La imagen es parte del ideario popular argentino: los pibes caminando por las calles con sus cucuruchos, las familias compartiendo el pote sobre la mesa del domingo. La Montevideana supo construir esa cercanía con la gente laburante, con publicidades que incluyeron a las artistas más importantes de los escenarios nacionales y que quedaron grabadas en la memoria colectiva.
Desde sus orígenes rosarinos, la marca logró expandirse por todo el país, llevando el sabor de nuestra ciudad a cada rincón de Argentina. En tiempos donde las multinacionales arrasan con todo, La Montevideana demuestra que lo nacional puede competir y que las empresas con raíces populares tienen su lugar en el mercado.

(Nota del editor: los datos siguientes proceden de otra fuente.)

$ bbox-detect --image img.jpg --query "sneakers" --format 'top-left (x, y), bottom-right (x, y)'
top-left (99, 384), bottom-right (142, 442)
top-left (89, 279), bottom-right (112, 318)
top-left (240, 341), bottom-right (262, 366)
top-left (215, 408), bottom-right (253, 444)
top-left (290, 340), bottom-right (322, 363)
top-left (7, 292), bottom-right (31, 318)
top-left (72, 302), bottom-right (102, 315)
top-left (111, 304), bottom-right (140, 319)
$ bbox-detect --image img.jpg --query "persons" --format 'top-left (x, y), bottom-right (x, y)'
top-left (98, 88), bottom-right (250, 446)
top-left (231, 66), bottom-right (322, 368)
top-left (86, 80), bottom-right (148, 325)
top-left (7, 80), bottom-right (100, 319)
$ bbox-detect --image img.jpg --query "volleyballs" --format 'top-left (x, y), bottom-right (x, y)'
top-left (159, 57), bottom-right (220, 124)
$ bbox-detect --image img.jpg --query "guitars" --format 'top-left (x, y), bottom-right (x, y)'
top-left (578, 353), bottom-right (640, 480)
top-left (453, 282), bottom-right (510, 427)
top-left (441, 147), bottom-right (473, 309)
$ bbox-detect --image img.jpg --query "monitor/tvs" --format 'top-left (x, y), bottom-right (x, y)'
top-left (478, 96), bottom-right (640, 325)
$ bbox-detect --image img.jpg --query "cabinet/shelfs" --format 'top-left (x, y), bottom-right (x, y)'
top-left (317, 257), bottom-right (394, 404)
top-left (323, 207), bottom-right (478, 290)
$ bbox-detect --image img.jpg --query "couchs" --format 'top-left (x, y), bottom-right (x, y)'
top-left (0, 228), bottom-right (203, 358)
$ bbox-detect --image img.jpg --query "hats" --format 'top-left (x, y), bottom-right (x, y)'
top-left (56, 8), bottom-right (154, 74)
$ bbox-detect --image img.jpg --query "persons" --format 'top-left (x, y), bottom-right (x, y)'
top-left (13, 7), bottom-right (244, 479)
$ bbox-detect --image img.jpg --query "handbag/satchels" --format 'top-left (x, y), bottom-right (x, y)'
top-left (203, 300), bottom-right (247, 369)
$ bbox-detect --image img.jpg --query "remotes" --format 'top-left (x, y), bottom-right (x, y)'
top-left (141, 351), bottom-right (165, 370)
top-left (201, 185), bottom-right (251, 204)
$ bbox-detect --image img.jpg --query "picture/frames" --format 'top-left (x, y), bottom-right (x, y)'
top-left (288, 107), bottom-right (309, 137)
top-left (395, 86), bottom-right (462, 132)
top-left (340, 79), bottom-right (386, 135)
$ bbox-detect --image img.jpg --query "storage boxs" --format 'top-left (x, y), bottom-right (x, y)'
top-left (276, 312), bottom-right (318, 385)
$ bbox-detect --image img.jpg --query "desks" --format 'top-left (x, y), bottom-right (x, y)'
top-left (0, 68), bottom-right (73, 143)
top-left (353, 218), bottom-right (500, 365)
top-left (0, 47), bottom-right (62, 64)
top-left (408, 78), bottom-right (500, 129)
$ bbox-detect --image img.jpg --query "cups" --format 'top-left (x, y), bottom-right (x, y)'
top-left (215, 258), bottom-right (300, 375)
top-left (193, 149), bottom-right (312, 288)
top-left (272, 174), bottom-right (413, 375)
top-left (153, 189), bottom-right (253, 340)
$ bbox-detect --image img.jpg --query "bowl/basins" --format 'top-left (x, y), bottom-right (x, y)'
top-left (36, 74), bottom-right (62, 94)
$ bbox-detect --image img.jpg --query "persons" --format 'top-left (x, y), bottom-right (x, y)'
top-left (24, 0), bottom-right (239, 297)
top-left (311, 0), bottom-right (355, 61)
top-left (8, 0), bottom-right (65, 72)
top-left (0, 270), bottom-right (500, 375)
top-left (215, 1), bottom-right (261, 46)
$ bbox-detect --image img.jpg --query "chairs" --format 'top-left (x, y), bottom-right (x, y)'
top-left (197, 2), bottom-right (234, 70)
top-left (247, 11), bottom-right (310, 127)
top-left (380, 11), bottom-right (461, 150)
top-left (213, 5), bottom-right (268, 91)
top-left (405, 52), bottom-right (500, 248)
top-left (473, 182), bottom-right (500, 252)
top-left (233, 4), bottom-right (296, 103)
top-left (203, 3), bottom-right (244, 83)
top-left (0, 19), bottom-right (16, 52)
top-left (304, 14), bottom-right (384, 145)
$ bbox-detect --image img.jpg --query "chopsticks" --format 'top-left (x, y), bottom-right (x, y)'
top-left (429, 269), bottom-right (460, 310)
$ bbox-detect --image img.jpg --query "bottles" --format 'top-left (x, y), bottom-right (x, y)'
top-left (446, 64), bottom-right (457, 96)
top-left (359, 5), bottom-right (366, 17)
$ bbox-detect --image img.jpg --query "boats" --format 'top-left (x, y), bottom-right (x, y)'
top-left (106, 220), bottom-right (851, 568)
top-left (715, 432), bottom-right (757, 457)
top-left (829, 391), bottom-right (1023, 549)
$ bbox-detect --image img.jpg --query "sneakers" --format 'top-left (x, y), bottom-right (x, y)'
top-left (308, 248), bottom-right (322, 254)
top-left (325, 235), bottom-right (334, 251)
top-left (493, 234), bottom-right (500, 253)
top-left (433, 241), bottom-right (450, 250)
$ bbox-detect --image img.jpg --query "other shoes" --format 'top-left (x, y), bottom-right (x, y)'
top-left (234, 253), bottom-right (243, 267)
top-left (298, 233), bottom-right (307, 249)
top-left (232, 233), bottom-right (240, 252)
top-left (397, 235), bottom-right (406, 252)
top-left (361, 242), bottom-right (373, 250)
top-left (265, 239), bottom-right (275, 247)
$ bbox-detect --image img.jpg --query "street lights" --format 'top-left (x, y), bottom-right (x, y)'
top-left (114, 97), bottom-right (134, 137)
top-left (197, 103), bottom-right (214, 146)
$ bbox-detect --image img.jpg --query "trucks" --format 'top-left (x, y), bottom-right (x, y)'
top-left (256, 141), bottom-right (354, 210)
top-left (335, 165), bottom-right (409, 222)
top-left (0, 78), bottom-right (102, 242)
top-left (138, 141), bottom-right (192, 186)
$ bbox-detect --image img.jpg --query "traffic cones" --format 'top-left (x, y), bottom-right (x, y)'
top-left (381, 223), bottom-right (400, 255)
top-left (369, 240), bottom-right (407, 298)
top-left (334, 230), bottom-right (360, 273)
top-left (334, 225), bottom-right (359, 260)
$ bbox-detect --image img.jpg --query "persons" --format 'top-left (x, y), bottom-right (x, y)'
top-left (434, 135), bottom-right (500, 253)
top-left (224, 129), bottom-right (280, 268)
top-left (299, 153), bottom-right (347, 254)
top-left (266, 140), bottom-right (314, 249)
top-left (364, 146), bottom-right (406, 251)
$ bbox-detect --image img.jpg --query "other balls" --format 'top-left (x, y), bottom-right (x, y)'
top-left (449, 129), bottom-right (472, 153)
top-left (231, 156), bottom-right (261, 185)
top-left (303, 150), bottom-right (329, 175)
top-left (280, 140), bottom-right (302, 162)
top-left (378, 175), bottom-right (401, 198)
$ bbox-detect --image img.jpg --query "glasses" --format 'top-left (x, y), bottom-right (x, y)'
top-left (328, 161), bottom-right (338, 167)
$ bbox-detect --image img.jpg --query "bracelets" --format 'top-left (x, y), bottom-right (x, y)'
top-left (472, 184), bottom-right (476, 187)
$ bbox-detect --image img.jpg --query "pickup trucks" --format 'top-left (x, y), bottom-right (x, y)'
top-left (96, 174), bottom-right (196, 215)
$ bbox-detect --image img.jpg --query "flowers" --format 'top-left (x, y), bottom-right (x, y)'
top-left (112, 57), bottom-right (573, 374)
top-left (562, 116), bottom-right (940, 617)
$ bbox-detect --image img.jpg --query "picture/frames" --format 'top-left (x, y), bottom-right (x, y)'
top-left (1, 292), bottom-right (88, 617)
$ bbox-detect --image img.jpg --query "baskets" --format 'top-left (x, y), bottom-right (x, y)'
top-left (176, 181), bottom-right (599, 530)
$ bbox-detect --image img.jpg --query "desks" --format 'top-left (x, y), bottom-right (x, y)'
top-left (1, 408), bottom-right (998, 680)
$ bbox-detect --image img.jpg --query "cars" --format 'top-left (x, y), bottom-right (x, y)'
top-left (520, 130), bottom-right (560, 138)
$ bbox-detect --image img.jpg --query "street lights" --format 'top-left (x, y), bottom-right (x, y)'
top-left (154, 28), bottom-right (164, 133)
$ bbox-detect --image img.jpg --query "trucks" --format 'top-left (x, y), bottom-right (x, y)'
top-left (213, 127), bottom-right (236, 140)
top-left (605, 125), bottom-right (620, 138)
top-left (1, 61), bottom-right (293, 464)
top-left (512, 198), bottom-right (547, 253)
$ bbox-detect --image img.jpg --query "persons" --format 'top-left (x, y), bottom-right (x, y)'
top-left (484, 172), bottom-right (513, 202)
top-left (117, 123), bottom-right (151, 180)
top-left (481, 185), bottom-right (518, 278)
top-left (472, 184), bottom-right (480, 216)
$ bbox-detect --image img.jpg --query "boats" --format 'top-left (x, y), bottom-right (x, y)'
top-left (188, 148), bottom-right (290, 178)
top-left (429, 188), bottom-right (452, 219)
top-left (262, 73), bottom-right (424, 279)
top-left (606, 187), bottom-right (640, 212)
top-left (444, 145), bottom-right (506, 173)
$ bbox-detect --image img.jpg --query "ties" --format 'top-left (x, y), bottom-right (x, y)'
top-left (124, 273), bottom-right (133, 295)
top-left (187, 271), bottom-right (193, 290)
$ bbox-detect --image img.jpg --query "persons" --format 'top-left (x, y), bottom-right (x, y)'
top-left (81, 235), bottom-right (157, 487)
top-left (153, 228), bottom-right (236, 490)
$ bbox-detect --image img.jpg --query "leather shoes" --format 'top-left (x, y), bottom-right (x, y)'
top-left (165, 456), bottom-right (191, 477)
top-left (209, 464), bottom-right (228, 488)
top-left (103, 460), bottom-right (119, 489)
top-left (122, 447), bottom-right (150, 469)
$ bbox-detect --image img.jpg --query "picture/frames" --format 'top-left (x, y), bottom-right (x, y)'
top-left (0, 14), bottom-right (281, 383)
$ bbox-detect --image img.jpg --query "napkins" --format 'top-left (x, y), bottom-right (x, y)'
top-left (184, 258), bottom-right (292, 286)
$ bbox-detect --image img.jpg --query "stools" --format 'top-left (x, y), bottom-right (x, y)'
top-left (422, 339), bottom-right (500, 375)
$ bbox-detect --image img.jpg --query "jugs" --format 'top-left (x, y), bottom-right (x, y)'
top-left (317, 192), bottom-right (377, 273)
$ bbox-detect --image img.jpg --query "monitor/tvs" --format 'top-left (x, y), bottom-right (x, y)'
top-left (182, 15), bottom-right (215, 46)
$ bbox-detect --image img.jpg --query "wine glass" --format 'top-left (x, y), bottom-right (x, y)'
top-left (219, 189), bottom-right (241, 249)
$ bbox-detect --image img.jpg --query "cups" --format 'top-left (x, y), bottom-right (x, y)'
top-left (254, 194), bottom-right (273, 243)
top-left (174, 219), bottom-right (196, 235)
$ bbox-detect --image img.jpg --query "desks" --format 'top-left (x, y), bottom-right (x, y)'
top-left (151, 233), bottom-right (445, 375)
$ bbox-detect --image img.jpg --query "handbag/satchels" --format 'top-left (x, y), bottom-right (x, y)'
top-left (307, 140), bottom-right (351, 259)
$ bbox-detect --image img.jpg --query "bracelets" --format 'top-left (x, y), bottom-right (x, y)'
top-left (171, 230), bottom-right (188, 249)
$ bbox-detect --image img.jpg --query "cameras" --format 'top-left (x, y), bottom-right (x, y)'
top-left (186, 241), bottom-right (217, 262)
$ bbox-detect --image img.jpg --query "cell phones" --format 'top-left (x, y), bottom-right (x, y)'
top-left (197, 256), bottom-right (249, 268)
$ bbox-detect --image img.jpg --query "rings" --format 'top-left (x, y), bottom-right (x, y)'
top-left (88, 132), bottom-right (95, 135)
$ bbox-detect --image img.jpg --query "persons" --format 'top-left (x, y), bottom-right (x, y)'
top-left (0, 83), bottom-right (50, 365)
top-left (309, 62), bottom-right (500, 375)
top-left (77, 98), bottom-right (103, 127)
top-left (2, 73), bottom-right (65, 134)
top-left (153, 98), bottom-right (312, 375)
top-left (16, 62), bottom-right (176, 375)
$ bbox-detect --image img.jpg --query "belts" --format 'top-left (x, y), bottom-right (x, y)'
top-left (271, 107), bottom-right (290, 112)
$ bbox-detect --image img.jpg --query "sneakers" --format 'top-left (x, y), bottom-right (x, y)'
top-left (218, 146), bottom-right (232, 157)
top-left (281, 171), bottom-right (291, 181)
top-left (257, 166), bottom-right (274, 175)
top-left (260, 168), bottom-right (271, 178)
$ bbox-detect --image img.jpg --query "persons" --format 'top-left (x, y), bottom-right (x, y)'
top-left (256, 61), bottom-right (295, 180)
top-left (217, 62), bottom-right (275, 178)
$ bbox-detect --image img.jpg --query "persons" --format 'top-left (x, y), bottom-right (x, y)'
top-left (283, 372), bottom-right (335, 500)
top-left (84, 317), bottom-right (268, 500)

La fórmula parece simple pero es efectiva: mantener la calidad tradicional, precios accesibles para el bolsillo del trabajador y esa conexión emocional que solo las marcas con historia pueden generar. En un país donde cada vez es más difícil sostener la industria nacional, casos como este nos recuerdan que lo viejo funciona cuando se hace con convicción.
Mientras el gobierno nacional insiste con políticas que favorecen la importación, empresas como La Montevideana siguen dando trabajo a familias argentinas y manteniendo viva la tradición industrial de Rosario. Sesenta años después, sigue siendo el helado de los barrios, de la gente común, de los que saben que el mejor sabor es el que se hace acá, en casa.

Comentarios (10)
Deja tu comentario
Que lindo leer esto! La Montevideana es parte de mi infancia, me acuerdo cuando mi viejo me compraba los palitos en el kiosco. Ojalá siga muchos años más.
Una marca que siempre mantuvo la calidad y precios accesibles. En estos tiempos donde todo se va a las nubes, La Montevideana sigue siendo para todos.
Che pero seamos sinceros, los helados importados tienen mejor calidad. La nostalgia está bárbara pero la competencia es dura.
¿En serio? Yo probé helados de afuera y no tienen nada que ver con el sabor de acá. La Montevideana tiene ese gusto a casa que no se consigue en ningún lado.
Exacto Silvia! Además comprando nacional damos trabajo a nuestros compatriotas. Cada peso que gastamos en La Montevideana es un peso que se queda acá.
Me emociona saber que una empresa rosarina llegó tan lejos. Somos una ciudad con mucha historia industrial y hay que valorarlo.
Los palitos de La Montevideana son lo más, especialmente el de dulce de leche. Nunca me canso.
60 años resistiendo a las multinacionales. Eso habla de una empresa que sabe lo que hace y conoce a su gente.
En casa siempre compramos La Montevideana. Los chicos la prefieren y a nosotros nos rinde más que otras marcas más caras.
Ojalá el gobierno entienda que hay que proteger estas empresas nacionales. Con la apertura indiscriminada las van a fundir a todas.